- [Exercise brief]: Can you continue the text on MongoDB find queries in Python from the point where it stops?

We also define a projection object with limiting attributes "name": 1 and "age": 1.
This will limit the results to only include the "name" and "age" fields.
We then perform the find query with the limiting attributes, sort the results by the "age" field in ascending order using sort, and limit the results to a maximum of 10 documents using limit.

In a single Python script :
import pymongo

# Connect to your local MongoDB
client = pymongo.MongoClient("mongodb://localhost:27017/")

# Using find, display all items in your collection to the screen
mycol = client["mydb"]["mycollection"]
for x in mycol.find():
  print(x)

# Create a find that using an $lt
query = { "age": { "$lt": 30 } }
result = mycol.find(query)
print(f"Documents where age < 30: {result.count()}")

# Create a find that using an $gte
query = { "age": { "$gte": 30 } }
result = mycol.find(query)
print(f"Documents where age >= 30: {result.count()}")

# Create a find that using an $eq
query = { "name": { "$eq": "John" } }
result = mycol.find(query)
print(f"Documents where name = 'John': {result.count()}")

# Create a find that using an $ne
query = { "name": { "$ne": "John" } }
result = mycol.find(query)
print(f"Documents where name != 'John': {result.count()}")

# Create a find that using an $or
query = { "$or": [ { "name": "John" }, { "age": { "$lt": 30 } } ] }
result = mycol.find(query)
print(f"Documents where name = 'John' or age < 30: {result.count()}")

# Create a find that using an $and
query = { "$and": [ { "name": "John" }, { "age": { "$lt": 30 } } ] }
result = mycol.find(query)

- [Data below]:

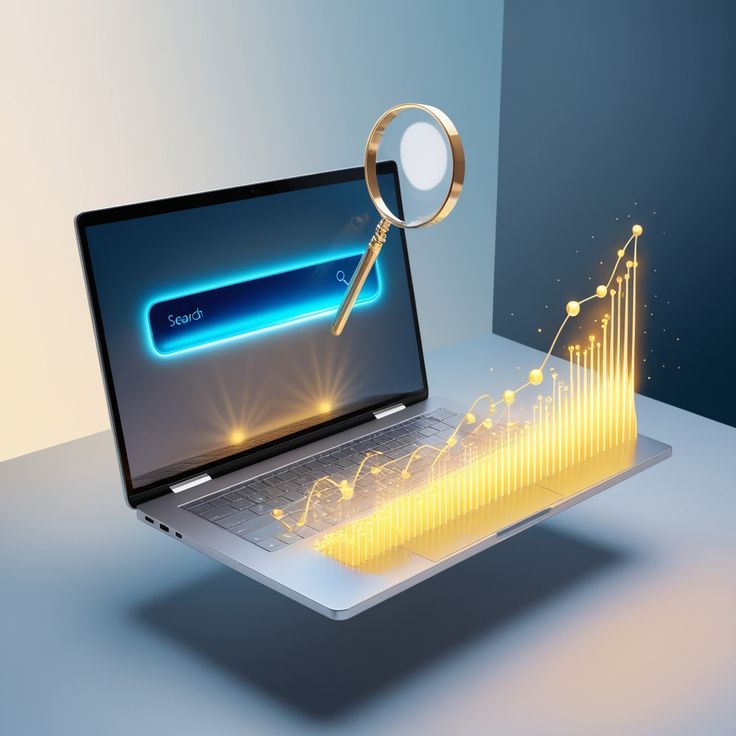 خطاهای رایج در سئو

- [Exercise output]:
print(f"Documents where name = 'John' and age < 30: {result.count()}")

# Create a find that using an $not
query = { "name": { "$not": { "$eq": "John" } } }
result = mycol.find(query)
print(f"Documents where name != 'John': {result.count()}")

# Create a find that using an $exists
query = { "age": { "$exists": True } }
result = mycol.find(query)
print(f"Documents where age exists: {result.count()}")

# Create a find using {item: null } null search
query = { "item": None }
result = mycol.find(query)
print(f"Documents where item is null: {result.count()}")

# Create a find using {item: {$exists : false} } null search
query = { "item": { "$exists": False } }
result = mycol.find(query)
print(f"Documents where item does not exist: {result.count()}")

# Create a find using {item: {$type : 10} } null search
query = { "item": { "$type": 10 } }
result = mycol.find(query)
print(f"Documents where item is null or undefined: {result.count()}")